#### Reading text ####

Numerical aperture NA is a measure of the ability of the PCF to collect the incident light into the fiber, and is defined as [29,30]:

$$\mathrm{NA}=\frac{1}{\sqrt{1+\frac{\pi A_{\mathrm{eff}}{f}^2}{c^2}}}$$

(8)

where f is the operating frequency.

V-Parameter V_eff examines whether the PCF is single-mode or multimode fiber, and it is expressed as [31,32]:

$$V_{\mathrm{eff}}=\frac{2\pi rf}{c}\sqrt{n_{co}^2-n_{cl}^2}$$

(9)

where r is the radius of the core, n_co is the effective refractive index of core and n_cl is the effective refractive index of cladding.

4. Results and Discussion

Performance of the proposed PCF with water, ethanol and benzene has been analyzed by considering different optical parameters including power fraction, relative sensitivity, confinement loss, dispersion, effective area, nonlinear coefficient, numerical aperture and V-Parameter. The test analytes, with refractive indices given in references [17,18,19,20], are filled into the core region and the PCF is simulated for a range of operating wavelength between 0.6–2.0 μm. Figure 3 shows the mode profile of the PCF with different analytes at operating wavelength of 1.0 μm, which show the interaction of light with the liquid analytes present in the core region of the fiber. The figure demonstrates that light is closely confined within the core of the PCF.

Effective refractive indices of the proposed PCF sensor with the sensing liquid analytes (water, ethanol and benzene) are illustrated in Figure 4. It demonstrates that effective refractive index decreases linearly with respect to an increase in wavelength. This is based on the phenomenon that electromagnetic signal with smaller wavelength consistently propagates through high refractive index region, whilst electromagnetic signal with longer wavelength has stronger capacity to overflow to the cladding region of the PCF. As compared to water and ethanol, the refractive index of benzene is slightly higher, hence, the effective refractive index of the proposed PCF with benzene is the highest, followed by ethanol and then, water.

The relationship between power fraction of the proposed PCF with water, ethanol and benzene, and operating wavelength is shown in Figure 5. It can be seen that power fraction of the PCF with benzene decreases as wavelength increases. However, power fractions of the PCF with water and ethanol initially increase at lower operating wavelength of 0.6 to 0.7 μm, before decreasing. The optical power goes through the proposed core for the propagation mode, and the decreasing behavior is due to light leaking from the core volume to the surrounding cladding as wavelength increases. Power fractions of the proposed PCF with water, ethanol and benzene are taken at operating wavelength of 1.0 μm, henceforth, all optical properties are taken at that wavelength as well. At 1.0 μm, the power fractions of the PCF are 91.60% with water, 93.06% with ethanol and 96.69% with benzene.

#### Records shown ####

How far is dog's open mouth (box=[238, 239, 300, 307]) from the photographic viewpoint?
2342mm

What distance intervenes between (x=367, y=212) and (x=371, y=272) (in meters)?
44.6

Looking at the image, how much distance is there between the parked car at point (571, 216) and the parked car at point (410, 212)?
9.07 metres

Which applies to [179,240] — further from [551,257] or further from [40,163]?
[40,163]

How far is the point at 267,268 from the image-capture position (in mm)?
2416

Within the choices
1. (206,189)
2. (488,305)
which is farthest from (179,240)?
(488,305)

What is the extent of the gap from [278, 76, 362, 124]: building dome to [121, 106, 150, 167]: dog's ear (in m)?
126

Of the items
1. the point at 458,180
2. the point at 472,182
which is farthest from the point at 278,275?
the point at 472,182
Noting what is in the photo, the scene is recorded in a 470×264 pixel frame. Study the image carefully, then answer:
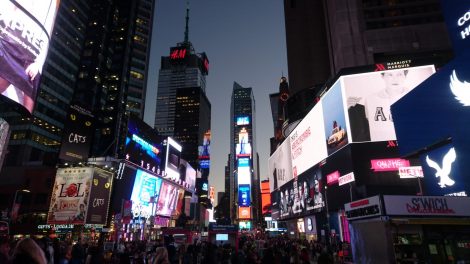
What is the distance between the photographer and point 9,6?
17.8 metres

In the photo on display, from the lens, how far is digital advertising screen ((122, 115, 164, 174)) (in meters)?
45.2

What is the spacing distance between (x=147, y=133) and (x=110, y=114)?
4518 cm

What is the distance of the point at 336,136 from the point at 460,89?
78.2ft

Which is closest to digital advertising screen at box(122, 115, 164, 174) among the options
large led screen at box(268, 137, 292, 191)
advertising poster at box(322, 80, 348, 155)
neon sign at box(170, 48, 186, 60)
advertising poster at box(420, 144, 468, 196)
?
large led screen at box(268, 137, 292, 191)

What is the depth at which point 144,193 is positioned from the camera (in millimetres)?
46562

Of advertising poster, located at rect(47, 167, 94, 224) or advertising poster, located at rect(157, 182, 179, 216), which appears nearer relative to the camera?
advertising poster, located at rect(47, 167, 94, 224)

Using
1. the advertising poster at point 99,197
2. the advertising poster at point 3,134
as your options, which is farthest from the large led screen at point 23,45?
the advertising poster at point 99,197

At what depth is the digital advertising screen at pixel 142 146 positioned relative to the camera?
148 ft

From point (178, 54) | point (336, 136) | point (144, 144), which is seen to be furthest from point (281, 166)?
point (178, 54)

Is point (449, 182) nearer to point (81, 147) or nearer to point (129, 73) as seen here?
point (81, 147)

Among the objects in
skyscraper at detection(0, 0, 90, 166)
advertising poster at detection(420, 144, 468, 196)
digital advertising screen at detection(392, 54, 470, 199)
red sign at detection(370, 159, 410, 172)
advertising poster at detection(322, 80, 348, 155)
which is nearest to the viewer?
digital advertising screen at detection(392, 54, 470, 199)

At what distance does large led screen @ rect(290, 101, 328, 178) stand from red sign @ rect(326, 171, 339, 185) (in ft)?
11.1

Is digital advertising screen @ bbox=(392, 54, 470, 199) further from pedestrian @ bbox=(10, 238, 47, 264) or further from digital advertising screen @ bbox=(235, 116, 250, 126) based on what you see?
digital advertising screen @ bbox=(235, 116, 250, 126)

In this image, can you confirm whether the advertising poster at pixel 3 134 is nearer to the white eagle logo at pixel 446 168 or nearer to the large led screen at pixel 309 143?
the white eagle logo at pixel 446 168
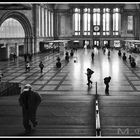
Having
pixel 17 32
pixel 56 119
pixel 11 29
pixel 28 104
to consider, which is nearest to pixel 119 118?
pixel 56 119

####

- What is needed -
Based on the photonic crystal fiber passage, say whether each statement agrees with it, answering yes or no and quoting the words that decide it. 1. The effective refractive index of the proposed PCF rises as wavelength increases. 2. At 1.0 μm, the power fraction of the PCF with ethanol is 93.06%. 3. The PCF was simulated for operating wavelengths between 0.6 and 2.0 μm. The listing was taken from a separate source.

- Solved exercise -
1. No: "effective refractive index decreases linearly with respect to an increase in wavelength."
2. Yes: "At 1.0 μm, the power fractions of the PCF are 91.60% with water, 93.06% with ethanol and 96.69% with benzene."
3. Yes: "the PCF is simulated for a range of operating wavelength between 0.6–2.0 μm."